---- Extract

Richards, a former member of the Sons of the Pioneers, will be cruising the parade route Dec. 18, alongside a life-size metal stallion that snorts flames and a real campfire. Speakers on the boat will send the country crooner’s songs out over the water.

“I wanted to do a theme honoring the American cowboy,” Killingsworth said. “No rock ‘n’ roll. No LED lights. No animation. Nothing slick.”

Well, except for the cactus he built to shoot fireballs 100 feet into the air (he couldn’t help himself).

Richards arrived at Killingsworth’s 42-foot yacht, Paradise Found, docked at Newport Dunes, earlier this week for a quick rehearsal. He was wearing a cowboy hat, cowboy boots and a red silk “glad rag” tied around his neck. Amy, his sweetheart of 61 years, was by his side.

Richards said Killingsworth’s boat brings to mind the Sons of the Pioneers’ hit song “Ghost Riders in the Sky,” which has one line that goes: “Their brands were still on fire and their hooves were made of steel.”

Although he doesn’t do many shows anymore, he still sings each spring on private horseback trail excursions, from the canyons to Catalina — songs like “Ghost of Serrano Ridge,” which he wrote back when there were more tumbleweeds in Orange County than houses.

His wife just bought him a registered quarter horse for his 86th birthday. On nights when the moon is full, he still rides up to the hilltops.

--------

Exercise requirements
Please repeat the passage of the cowboy singer article that opens with the words containing "Richards, a former" and closes with "over the water.". Rely only on the article about the cowboy singer and the boat parade.

---- Supplied material

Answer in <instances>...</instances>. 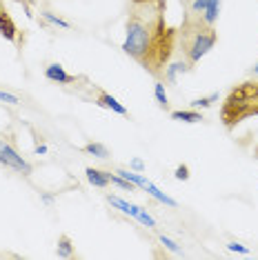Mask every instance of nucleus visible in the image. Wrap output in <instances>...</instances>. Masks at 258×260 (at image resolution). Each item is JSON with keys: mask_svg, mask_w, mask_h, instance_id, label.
<instances>
[{"mask_svg": "<svg viewBox=\"0 0 258 260\" xmlns=\"http://www.w3.org/2000/svg\"><path fill=\"white\" fill-rule=\"evenodd\" d=\"M176 38L178 29L167 22V0L129 3L122 51L156 80H163L176 54Z\"/></svg>", "mask_w": 258, "mask_h": 260, "instance_id": "1", "label": "nucleus"}, {"mask_svg": "<svg viewBox=\"0 0 258 260\" xmlns=\"http://www.w3.org/2000/svg\"><path fill=\"white\" fill-rule=\"evenodd\" d=\"M218 43V31L214 25L205 22L201 14H191V11H183V22L178 27V51L183 58L191 64H198L201 58H205Z\"/></svg>", "mask_w": 258, "mask_h": 260, "instance_id": "2", "label": "nucleus"}, {"mask_svg": "<svg viewBox=\"0 0 258 260\" xmlns=\"http://www.w3.org/2000/svg\"><path fill=\"white\" fill-rule=\"evenodd\" d=\"M258 116V80H245L227 93L220 107V120L225 129H236L247 118Z\"/></svg>", "mask_w": 258, "mask_h": 260, "instance_id": "3", "label": "nucleus"}, {"mask_svg": "<svg viewBox=\"0 0 258 260\" xmlns=\"http://www.w3.org/2000/svg\"><path fill=\"white\" fill-rule=\"evenodd\" d=\"M0 165H5V167H9L14 171H20L25 176H29L34 171V167L20 156V151L16 149V145L9 138H0Z\"/></svg>", "mask_w": 258, "mask_h": 260, "instance_id": "4", "label": "nucleus"}, {"mask_svg": "<svg viewBox=\"0 0 258 260\" xmlns=\"http://www.w3.org/2000/svg\"><path fill=\"white\" fill-rule=\"evenodd\" d=\"M107 203H109L111 207H116L118 211H122V214H127L129 218L138 220L140 224H145L147 229H154V227H156V220L147 214V211L143 209V207L129 203V200H122V198H118V196H111V193H107Z\"/></svg>", "mask_w": 258, "mask_h": 260, "instance_id": "5", "label": "nucleus"}, {"mask_svg": "<svg viewBox=\"0 0 258 260\" xmlns=\"http://www.w3.org/2000/svg\"><path fill=\"white\" fill-rule=\"evenodd\" d=\"M45 78L51 80V82H58V85H72V82H78V76L67 74L62 64H58V62L49 64V67L45 69Z\"/></svg>", "mask_w": 258, "mask_h": 260, "instance_id": "6", "label": "nucleus"}, {"mask_svg": "<svg viewBox=\"0 0 258 260\" xmlns=\"http://www.w3.org/2000/svg\"><path fill=\"white\" fill-rule=\"evenodd\" d=\"M0 36L5 40H9V43H16V40H18V29H16L14 20H11L9 11L5 9L3 3H0Z\"/></svg>", "mask_w": 258, "mask_h": 260, "instance_id": "7", "label": "nucleus"}, {"mask_svg": "<svg viewBox=\"0 0 258 260\" xmlns=\"http://www.w3.org/2000/svg\"><path fill=\"white\" fill-rule=\"evenodd\" d=\"M98 91V96H96V100L93 103L98 105V107H103V109H109V111H114V114H118V116H127V107L122 103H118L111 93H107V91H103V89H96Z\"/></svg>", "mask_w": 258, "mask_h": 260, "instance_id": "8", "label": "nucleus"}, {"mask_svg": "<svg viewBox=\"0 0 258 260\" xmlns=\"http://www.w3.org/2000/svg\"><path fill=\"white\" fill-rule=\"evenodd\" d=\"M187 72H191V64L185 60H176V62H169L167 67H165V82H169V85H176V80H178V76L180 74H187Z\"/></svg>", "mask_w": 258, "mask_h": 260, "instance_id": "9", "label": "nucleus"}, {"mask_svg": "<svg viewBox=\"0 0 258 260\" xmlns=\"http://www.w3.org/2000/svg\"><path fill=\"white\" fill-rule=\"evenodd\" d=\"M85 174H87V180H89L93 187L105 189L107 185H111V171H103V169L87 167V169H85Z\"/></svg>", "mask_w": 258, "mask_h": 260, "instance_id": "10", "label": "nucleus"}, {"mask_svg": "<svg viewBox=\"0 0 258 260\" xmlns=\"http://www.w3.org/2000/svg\"><path fill=\"white\" fill-rule=\"evenodd\" d=\"M143 189H145V191H147V193H149V196L154 198V200H158V203H163V205H167V207H176V205H178V203H176V200H174L172 196H167L165 191H160V189H158V187H156L151 180H147V185H145Z\"/></svg>", "mask_w": 258, "mask_h": 260, "instance_id": "11", "label": "nucleus"}, {"mask_svg": "<svg viewBox=\"0 0 258 260\" xmlns=\"http://www.w3.org/2000/svg\"><path fill=\"white\" fill-rule=\"evenodd\" d=\"M172 120H178V122H201L203 120V116L198 114L196 109H178V111H172Z\"/></svg>", "mask_w": 258, "mask_h": 260, "instance_id": "12", "label": "nucleus"}, {"mask_svg": "<svg viewBox=\"0 0 258 260\" xmlns=\"http://www.w3.org/2000/svg\"><path fill=\"white\" fill-rule=\"evenodd\" d=\"M56 256H58V258H72V256H74V245H72V238H69V236L62 234L60 238H58Z\"/></svg>", "mask_w": 258, "mask_h": 260, "instance_id": "13", "label": "nucleus"}, {"mask_svg": "<svg viewBox=\"0 0 258 260\" xmlns=\"http://www.w3.org/2000/svg\"><path fill=\"white\" fill-rule=\"evenodd\" d=\"M83 151H85V153H89V156H93V158H101V160L109 158L107 147L101 145V143H87V145L83 147Z\"/></svg>", "mask_w": 258, "mask_h": 260, "instance_id": "14", "label": "nucleus"}, {"mask_svg": "<svg viewBox=\"0 0 258 260\" xmlns=\"http://www.w3.org/2000/svg\"><path fill=\"white\" fill-rule=\"evenodd\" d=\"M40 18H43L45 25H54V27H60V29H72V25H69L67 20L58 18V16H54L51 11H40Z\"/></svg>", "mask_w": 258, "mask_h": 260, "instance_id": "15", "label": "nucleus"}, {"mask_svg": "<svg viewBox=\"0 0 258 260\" xmlns=\"http://www.w3.org/2000/svg\"><path fill=\"white\" fill-rule=\"evenodd\" d=\"M154 96H156L158 107L167 111V109H169V98H167V91H165V85H163V82H156V87H154Z\"/></svg>", "mask_w": 258, "mask_h": 260, "instance_id": "16", "label": "nucleus"}, {"mask_svg": "<svg viewBox=\"0 0 258 260\" xmlns=\"http://www.w3.org/2000/svg\"><path fill=\"white\" fill-rule=\"evenodd\" d=\"M218 91H214V93H209V96H203V98H196L191 103V107L194 109H207V107H212L214 103H218Z\"/></svg>", "mask_w": 258, "mask_h": 260, "instance_id": "17", "label": "nucleus"}, {"mask_svg": "<svg viewBox=\"0 0 258 260\" xmlns=\"http://www.w3.org/2000/svg\"><path fill=\"white\" fill-rule=\"evenodd\" d=\"M111 185H116V187L125 189V191H134V189H136V185H134V182L125 180L122 176H111Z\"/></svg>", "mask_w": 258, "mask_h": 260, "instance_id": "18", "label": "nucleus"}, {"mask_svg": "<svg viewBox=\"0 0 258 260\" xmlns=\"http://www.w3.org/2000/svg\"><path fill=\"white\" fill-rule=\"evenodd\" d=\"M174 178L176 180H189V167H187V165H178L174 171Z\"/></svg>", "mask_w": 258, "mask_h": 260, "instance_id": "19", "label": "nucleus"}, {"mask_svg": "<svg viewBox=\"0 0 258 260\" xmlns=\"http://www.w3.org/2000/svg\"><path fill=\"white\" fill-rule=\"evenodd\" d=\"M160 242H163V245H165L172 253H183V249H180V247L176 245V242H174L172 238H167V236H160Z\"/></svg>", "mask_w": 258, "mask_h": 260, "instance_id": "20", "label": "nucleus"}, {"mask_svg": "<svg viewBox=\"0 0 258 260\" xmlns=\"http://www.w3.org/2000/svg\"><path fill=\"white\" fill-rule=\"evenodd\" d=\"M227 249L234 251V253H245V256H247V253H249L247 247H245V245H240V242H236V240H234V242H227Z\"/></svg>", "mask_w": 258, "mask_h": 260, "instance_id": "21", "label": "nucleus"}, {"mask_svg": "<svg viewBox=\"0 0 258 260\" xmlns=\"http://www.w3.org/2000/svg\"><path fill=\"white\" fill-rule=\"evenodd\" d=\"M0 103H7V105H18L20 100H18V96H14V93L0 91Z\"/></svg>", "mask_w": 258, "mask_h": 260, "instance_id": "22", "label": "nucleus"}, {"mask_svg": "<svg viewBox=\"0 0 258 260\" xmlns=\"http://www.w3.org/2000/svg\"><path fill=\"white\" fill-rule=\"evenodd\" d=\"M129 167H132L134 171H138V174H140V171H145V162L140 160V158H134V160L129 162Z\"/></svg>", "mask_w": 258, "mask_h": 260, "instance_id": "23", "label": "nucleus"}, {"mask_svg": "<svg viewBox=\"0 0 258 260\" xmlns=\"http://www.w3.org/2000/svg\"><path fill=\"white\" fill-rule=\"evenodd\" d=\"M36 153L38 156H43V153H47V147L45 145H36Z\"/></svg>", "mask_w": 258, "mask_h": 260, "instance_id": "24", "label": "nucleus"}, {"mask_svg": "<svg viewBox=\"0 0 258 260\" xmlns=\"http://www.w3.org/2000/svg\"><path fill=\"white\" fill-rule=\"evenodd\" d=\"M251 76H258V62L254 64V67H251Z\"/></svg>", "mask_w": 258, "mask_h": 260, "instance_id": "25", "label": "nucleus"}, {"mask_svg": "<svg viewBox=\"0 0 258 260\" xmlns=\"http://www.w3.org/2000/svg\"><path fill=\"white\" fill-rule=\"evenodd\" d=\"M254 156L258 158V145H256V149H254Z\"/></svg>", "mask_w": 258, "mask_h": 260, "instance_id": "26", "label": "nucleus"}, {"mask_svg": "<svg viewBox=\"0 0 258 260\" xmlns=\"http://www.w3.org/2000/svg\"><path fill=\"white\" fill-rule=\"evenodd\" d=\"M132 3H147V0H132Z\"/></svg>", "mask_w": 258, "mask_h": 260, "instance_id": "27", "label": "nucleus"}]
</instances>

--------

The result
Richards, a former member of the Sons of the Pioneers, will be cruising the parade route Dec. 18, alongside a life-size metal stallion that snorts flames and a real campfire. Speakers on the boat will send the country crooner’s songs out over the water.